─── VORLIEGENDER AUSZUG ───
■ Mit der Rezession auf du und du
: „Prinzip Hoffnung“

Berlin (taz) — Für Günther Rexrodt, den FDP-Wirtschaftsminister, befinden wir uns in der „tiefsten deutschen Rezession“. Das macht Angst, schließlich verbinden viele mit „tiefer Rezession“ die 30er-Jahre-Wirtschaftskrise. Die Wirtschaftsforschungsinstitute bemühen sich hingegen um Entwarnung: Es ist zwar Rezession, aber schon ab Juli, so das DIW, darf das „Prinzip Hoffnung“ gelten. Und das Ifo-Institut rechnet spätestens 1994 wieder mit Wirtschaftswachstum.

Angst und Hoffnung kreisen dabei um eine Quartalszahl: jene 3,2 Prozent an Wert von Waren und Dienstleistungen, die zwischen 1. Januar und 31. März 1993 weniger in Westdeutschland erwirtschaftet wurden als im gleichen Zeitraum 1992. In der Nachkriegszeit ist das der stärkste Quartalsrückgang des Bruttoinlandsprodukts (BIP) in Westdeutschland. In Ostdeutschland hingegen wächst die Wirtschaft, wenn auch nur leicht. Von „tiefster deutscher Rezession“ sprach übrigens kein Politiker, als das Bruttoinlandsprodukt der (Ex-)DDR vom 1. Halbjahr 1989 bis zum 1. Halbjahr 1992 um gut 40 Prozent schrumpfte.
─── GESPEICHERTE DATEN ───
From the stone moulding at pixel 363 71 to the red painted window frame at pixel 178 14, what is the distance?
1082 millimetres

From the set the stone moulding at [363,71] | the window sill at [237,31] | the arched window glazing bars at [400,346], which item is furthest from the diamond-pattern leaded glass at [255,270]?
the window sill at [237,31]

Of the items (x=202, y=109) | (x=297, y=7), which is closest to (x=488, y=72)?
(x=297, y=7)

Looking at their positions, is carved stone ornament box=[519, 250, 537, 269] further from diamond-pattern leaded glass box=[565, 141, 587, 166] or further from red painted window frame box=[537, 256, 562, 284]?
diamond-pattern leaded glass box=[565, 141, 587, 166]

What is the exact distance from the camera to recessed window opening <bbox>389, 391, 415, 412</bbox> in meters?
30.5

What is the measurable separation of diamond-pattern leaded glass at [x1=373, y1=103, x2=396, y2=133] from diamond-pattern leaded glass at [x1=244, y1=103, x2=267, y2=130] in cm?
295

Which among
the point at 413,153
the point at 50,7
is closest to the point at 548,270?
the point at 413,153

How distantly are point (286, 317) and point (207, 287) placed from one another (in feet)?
───
▶ **AUFGABE**:
Führe den Artikel über die Rezession im vorliegenden Auszug nach seinem letzten Satz fort. Das Material ist eigenständig und gehört nicht zum Artikel.

▶ **ERGEBNIS**:
Die jeweilige Fortschreibung der Wachstumszahlen um ein Jahr blendet aus, daß die letzte Aufschwungs- und Boomphase mit zehn Jahren die längste der Nachkriegsgeschichte war und gleichzeitig die einträglichste. Für jede EinwohnerIn Westdeutschlands standen 1992 durchschnittlich Waren und Dienstleistungen im Wert von rund 6.700 Mark mehr zur Verfügung als 1982. (Allerdings hat es in der gleichen Phase eine Umverteilung des Reichtums von unten nach oben gegeben, so daß das ärmste Drittel der EinwohnerInnen davon wenig mitbekommen hat.) Eine Rezession macht also dieses Land noch lange nicht arm.

Heißt das „Prinzip Hoffnung“? Für „die Wirtschaft“, gemessen am BIP, vielleicht, für die Arbeitslosen kaum. Die meisten Unternehmen sehen sich, außer im Konjunkturtal, in einer Struktur- und Kostenkrise. Die Talsohle sei mit Sicherheit noch nicht erreicht, sagte gestern der Präsident des Deutschen Industrie- und Handelstags (DIHT), Hans Peter Stihl. Die Unternehmen seien „voll dabei, sich von der Kostenseite her anzupassen, das heißt, die Zahl der Beschäftigten zu vermindern“.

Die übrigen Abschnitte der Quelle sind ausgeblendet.